Are you sure that the theta[n] form simplexes? If so, then the last entry can just subtract the previous entries.

The ordering can fail if you wind up collapsing two values wind up collapsing on each other or drifting off to infinity.

In Kruschke’s code, the middle (2 to n_cat-1) thetas have a ‘max’ term to ensure that they’re at least 0. It was written for JAGS, and I don’t know enough to say what exactly it’s for.
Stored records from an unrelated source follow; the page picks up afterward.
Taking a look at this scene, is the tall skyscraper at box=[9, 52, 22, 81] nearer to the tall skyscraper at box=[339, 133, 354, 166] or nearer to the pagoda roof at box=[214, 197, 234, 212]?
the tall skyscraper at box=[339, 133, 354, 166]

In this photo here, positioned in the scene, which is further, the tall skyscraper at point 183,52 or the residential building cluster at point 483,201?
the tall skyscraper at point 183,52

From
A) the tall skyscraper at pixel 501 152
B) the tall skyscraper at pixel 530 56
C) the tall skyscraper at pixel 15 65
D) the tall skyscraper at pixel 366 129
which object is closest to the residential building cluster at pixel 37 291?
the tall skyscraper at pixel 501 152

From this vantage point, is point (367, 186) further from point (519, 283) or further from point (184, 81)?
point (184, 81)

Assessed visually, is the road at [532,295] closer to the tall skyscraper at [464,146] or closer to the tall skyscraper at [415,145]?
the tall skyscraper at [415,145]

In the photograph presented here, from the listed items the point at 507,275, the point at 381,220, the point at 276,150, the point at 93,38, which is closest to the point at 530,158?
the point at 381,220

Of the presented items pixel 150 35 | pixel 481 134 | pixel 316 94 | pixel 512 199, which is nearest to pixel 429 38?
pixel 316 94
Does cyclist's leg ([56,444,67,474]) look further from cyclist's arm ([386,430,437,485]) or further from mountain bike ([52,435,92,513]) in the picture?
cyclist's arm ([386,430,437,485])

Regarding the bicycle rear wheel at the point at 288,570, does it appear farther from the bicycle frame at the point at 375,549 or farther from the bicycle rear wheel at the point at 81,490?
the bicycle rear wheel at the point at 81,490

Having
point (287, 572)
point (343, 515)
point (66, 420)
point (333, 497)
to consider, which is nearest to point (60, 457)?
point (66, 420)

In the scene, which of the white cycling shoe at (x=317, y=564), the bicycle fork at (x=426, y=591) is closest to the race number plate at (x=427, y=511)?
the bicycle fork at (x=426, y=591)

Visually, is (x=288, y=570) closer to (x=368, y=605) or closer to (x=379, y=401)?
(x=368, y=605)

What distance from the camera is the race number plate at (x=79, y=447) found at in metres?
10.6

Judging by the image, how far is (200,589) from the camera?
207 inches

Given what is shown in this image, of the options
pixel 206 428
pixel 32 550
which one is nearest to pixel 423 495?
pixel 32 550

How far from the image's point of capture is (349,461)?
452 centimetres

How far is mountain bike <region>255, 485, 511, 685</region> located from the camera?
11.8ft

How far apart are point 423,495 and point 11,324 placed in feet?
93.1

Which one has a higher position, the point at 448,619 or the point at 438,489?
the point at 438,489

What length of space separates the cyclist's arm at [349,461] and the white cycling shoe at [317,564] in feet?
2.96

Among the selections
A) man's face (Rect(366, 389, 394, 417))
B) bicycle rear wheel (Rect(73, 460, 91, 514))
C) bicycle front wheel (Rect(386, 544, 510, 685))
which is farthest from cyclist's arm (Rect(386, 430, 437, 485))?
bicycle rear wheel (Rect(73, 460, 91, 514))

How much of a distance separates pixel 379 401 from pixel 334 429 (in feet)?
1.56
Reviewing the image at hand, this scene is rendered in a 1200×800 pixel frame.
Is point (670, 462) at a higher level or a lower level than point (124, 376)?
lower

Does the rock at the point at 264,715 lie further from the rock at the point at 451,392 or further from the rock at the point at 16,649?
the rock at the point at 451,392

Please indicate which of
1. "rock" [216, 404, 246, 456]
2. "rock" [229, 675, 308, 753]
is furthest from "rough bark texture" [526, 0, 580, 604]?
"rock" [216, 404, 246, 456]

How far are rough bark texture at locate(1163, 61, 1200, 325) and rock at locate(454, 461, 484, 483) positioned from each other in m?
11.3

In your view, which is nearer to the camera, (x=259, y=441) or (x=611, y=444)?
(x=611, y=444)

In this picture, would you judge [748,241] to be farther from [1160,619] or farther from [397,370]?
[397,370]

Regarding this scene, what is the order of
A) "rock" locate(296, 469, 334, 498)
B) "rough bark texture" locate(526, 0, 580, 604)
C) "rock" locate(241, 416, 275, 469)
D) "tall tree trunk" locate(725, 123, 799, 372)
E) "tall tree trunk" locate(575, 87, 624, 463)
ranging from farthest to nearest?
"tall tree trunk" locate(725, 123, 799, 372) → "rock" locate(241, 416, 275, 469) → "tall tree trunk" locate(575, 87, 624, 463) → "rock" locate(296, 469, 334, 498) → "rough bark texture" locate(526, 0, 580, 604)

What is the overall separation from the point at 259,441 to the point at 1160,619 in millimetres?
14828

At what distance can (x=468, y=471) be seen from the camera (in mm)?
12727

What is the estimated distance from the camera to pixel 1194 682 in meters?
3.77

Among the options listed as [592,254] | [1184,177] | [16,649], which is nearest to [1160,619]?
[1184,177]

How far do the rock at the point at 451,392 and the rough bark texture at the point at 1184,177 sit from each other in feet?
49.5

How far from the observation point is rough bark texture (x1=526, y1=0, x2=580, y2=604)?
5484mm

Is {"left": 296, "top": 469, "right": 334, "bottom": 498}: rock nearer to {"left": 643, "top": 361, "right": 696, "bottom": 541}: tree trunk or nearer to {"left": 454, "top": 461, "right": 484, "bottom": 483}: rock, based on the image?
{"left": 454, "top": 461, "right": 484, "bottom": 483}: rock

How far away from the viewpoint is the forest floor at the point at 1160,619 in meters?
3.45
After some additional reading and testing I got a model that works, including on a bigger data set. The key appears to be specifying some initial values. I used

initf ← function() list(beta=mean(y), sigma=2, thresh= 1:(n_cat-1))

Blockquote
data {
int<lower=2> n_cat;
int<lower=1> n_resp;
int<lower=1,upper=n_cat> y[n_resp];
}
parameters {
real beta;
real<lower=0> sigma;
ordered[n_cat-1] thresh;
}
model {
vector[n_cat] theta;
beta ~ normal((n_cat+1)/2,2);
sigma ~ cauchy(0,20);
for (k in 1:(n_cat-1))
thresh[k] ~ normal(k+.5,2);
for (n in 1:n_resp) {
theta[1] = normal_cdf(thresh[1],beta,sigma);
theta[n_cat] = 1-normal_cdf(thresh[n_cat-1],beta,sigma);
for (k in 2:(n_cat-1))
theta[k] = normal_cdf(thresh[k],beta,sigma) - normal_cdf(thresh[k-1],beta,sigma);
y[n] ~ categorical(theta);
}
}

Maybe to avoid with rounding issues accidentally making something negative.

Great. That’s usually because of numerical issues in the regression terms. Rescaling everything so you expect the posteriors for all the parameters to be roughly unit scale (normal(0, 1) or something like uniform(-2, 2) like we use for init).